Re: [POLL] Vector type for ML

Patrick McFadin Tue, 02 May 2023 15:39:37 -0700

\o/

Bring it in team. Group hug.


Now if you'll excuse me, I'm going to go build my preso on how Cassandra is
the only distributed database you can do vector search in an ACID
transaction.

Patrick

On Tue, May 2, 2023 at 3:27 PM Jonathan Ellis <[email protected]> wrote:

> I had a call with David.  We agreed that we want a "vector" data type with
> these properties
>
> - Fixed length
> - No nulls
> - Random access not supported
>
> Where we disagreed was on my proposal to restrict vectors to only numeric
> data.  David's points were that
>
> (1) He has a use case today for a data type with the other vector
> properties,
> (2) It doesn't seem reasonable to create two data types with the same
> properties, one of which is restricted to numerics, and
> (3) The restrictions that I want for numeric vectors make more sense at
> the index and function level, than at the type level.
>
> I'm ready to concede that David has the better case here and move forward
> with a vector implementation without that restriction.
>
> On Tue, May 2, 2023 at 4:03 PM David Capwell <[email protected]> wrote:
>
>>  How about it, David? Did you already make this?
>>
>>
>> I checked out the patch, fixed serialize/deserialize, added the
>> constraints, then added a composeForFloat(ByteBuffer), with this the impact
>> to the POC patch was the following
>>
>> 1) move away from VectorType.instance.serializer().deserialize(bb) to
>> type.composeForFloat(bb), both return float[]
>> 2) change the index validate logic to move away from checking VectorType
>> and instead check for that plus the element type == FloatType.  I didn’t
>> bother to do this as its trivial
>>
>> David. End this argument. SHOW THE CODE!

__Required work__. Can you recast the paragraph in the vector type thread that begins "Where we disagreed was" as a short list, keeping its main facts?

__Recorded data__.
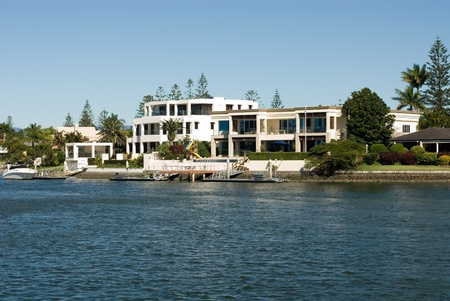 Luxury homes on a waterway, Surfers Paradise, Queensland, Australiaのeditorial素材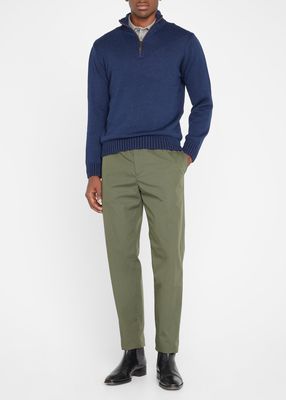 Men's Wool-Alpaca Mock Neck Sweater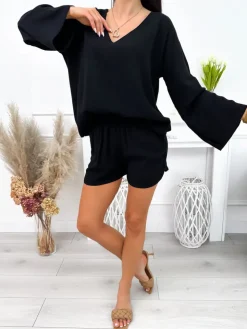 Czarny Komplet Bluzka+Spodenki 12242-22-B|Modna Kiecka Fashion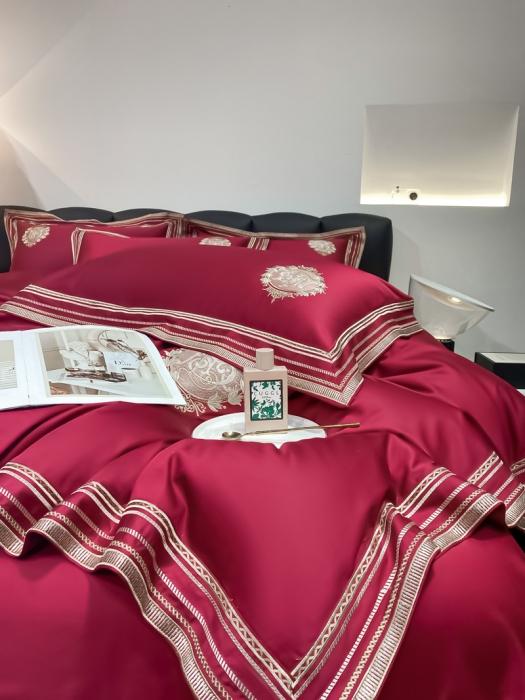 91家纺网 家纺一手货源 找家纺 200支新款长绒棉宽边刺绣四件套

__Task answer__.
Point of disagreement: the proposal to restrict vectors to numeric data only. David's objections:
- He has a use case today for a data type with the other vector properties.
- Creating two data types with the same properties, one limited to numerics, doesn't seem reasonable.
- The desired numeric restrictions make more sense at the index and function level than at the type level.